Palavras – chave: Estatuto do desarmamento. Crimes de perigo abstrato. Principio da insignificância. Ativismo. Precedentes. Munições de festim.  

ABSTRACT

The purpose of this article is to present a positivistic technical view that clarifies the inapplicability of the principle of insignificance in abstract crimes of danger, focusing on the disarmament status, precisely in the crimes of possession / possession of 'festim' ammunition, in a critique of judicial activism which increasingly corroborates the incidence of strict law, where the judiciary is broadly applicable in sparse reasoning with a way to obtain an overruling in the concrete case. In this way, creating legal instability and a range of precedents whose linkage is discharged in each case

Keywords: Status of disarmament. Abstract danger crimes. Principle of insignificance. Activism. Precedents. Ammunition for a feast.

1 INTRODUÇÃO

O presente artigo tem como principal objetivo demonstrar, de forma técnica, uma visão que segue a linha positivista, ao exaltar a imperiosidade da norma legal no sistema jurídico brasileiro. É importante destacar que além da lei formal existem outras formas de complementar o ordenamento jurídico, bem com as decisões judiciais. Outros institutos como a analogia, costumes e os princípios gerais do direito são necessários para melhor funcionamento do sistema jurídico pátrio.

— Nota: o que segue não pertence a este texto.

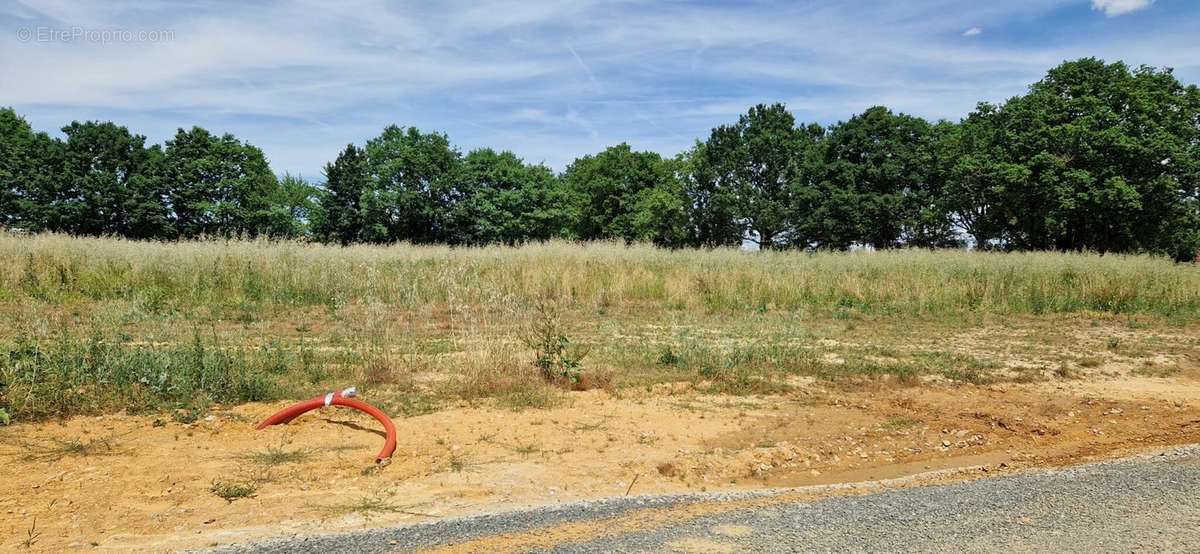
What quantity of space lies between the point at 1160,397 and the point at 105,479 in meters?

Fato é que no direito penal, por se tratar de seara cuja as consequências adstritas do descumprimento de seu corpo normativo são demasiadamente graves, capaz de suspender até o direito fundamental que coaduna na liberdade. Há necessidade de atenção especial em seu processo legislativo, que nos moldes da carta magna, é de competência privativa da União. Tão logo, o motivo de exclusiva atenção e rigor na ordem criminal se perfaz pelos bens jurídicos aqui tutelados, haja vista ser considerado direito público, tutela os interesses de toda uma coletividade.

Destarte a evolução da criminologia, hoje o direito penal é embasado no caráter repressivo e preventivo da norma. Ora como forma de desestimular o ato delituoso, ora como meio de impedir sua atuação de forma prévia ou até mesmo sua reiteração. Por oportuno, um meio de prevenção a delitos graves, criou-se os delitos de perigo abstrato, onde o legislador presume perigo ao bem jurídico e pune o ato, antes que possa ocorrer exaurimento de uma conduta que pode gerar outra bem mais grave.

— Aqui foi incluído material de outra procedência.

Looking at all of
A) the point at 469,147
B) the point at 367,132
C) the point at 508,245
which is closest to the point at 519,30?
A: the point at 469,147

Assim sendo, com o passar do tempo, se consolidou o entendimento da inaplicabilidade do princípio da insignificância nos delitos de crime abstrato, uma vez que a lesão ao bem jurídico é presumida, o que guarda afronto claro a aplicabilidade do princípio da insignificância.

Todavia, em evento recente o Supremo Tribunal Federal modificou o entendimento e passou a aceitar tal forma de exclusão da tipicidade no estatuto do desarmamento, em decisão de um Habeas Corpus, em clara afronta a norma legal especial, lei 10.826/2003 – Estatuto do desarmamento.

Data vênia o entendimento do egrégio tribunal, parece haver um ativismo judicial perigoso que pode vir a caracterizar seria ultraje a separação dos poderes, ao tirar do legislador sua presunção legal de perigo atinente aos crimes de perigo abstrato.

2 PRINCIPIO DA INSIGNIFICÂNCIA E O CRIME DE PERIGO ABSTRATO

Antes de adentrar ao mérito da inaplicabilidade do princípio da insignificância junto ao delito de posse de arma/munição/acessório em desacordo com a restrição legal, é imperioso discriminar a incidência e natureza jurídica do principio da insignificância, bem como tratar do que é de fato um crime de perigo abstrato. De forma que fique mais clara a relação conflituosa de tais institutos.

Destarte que o princípio da insignificância ou de bagatela, causa supralegal de exclusão de tipicidade, amplamente aceito pelos tribunais brasileiros, teve sua inserção no direito penal por Claus Roxin. Fundado no brocado minimis non curat praetor, corrobora em uma abstenção do estado em agir em crimes cuja lesão jurídica não seja relevante e/ou significativa. Fato é, que o direito penal se molda no sentido de ser a última ratio. Tão logo, deve prevalecer sempre o referencial de intervenção mínima do Estado, buscando proteger apenas os bens mais importantes existentes na sociedade.

Sendo certo que é de assaz importância a aplicação do princípio de bagatela também quando se destaca adequação social do fato, ora, a sociedade está em constante mudança e desenvolvimento, seria impossível impor ao legislador que acompanhe rigorosamente o processo de desenvolvimento da população. Tendo em vista que o Código Penal brasileiro é de 1941, antes mesmo da carta magna nacional, é indiscutível que alguns delitos ali previstos já não demostram mais razão de existência.

Em suma, o principio da insignificância, apesar de não estar positivado na legislação brasileira, é de assaz importância como forma de atualização e contemporaneidade dos tipos penais, e certamente corrobora na intervenção mínima do Estado quando conjugado ao estudo criminológico e social.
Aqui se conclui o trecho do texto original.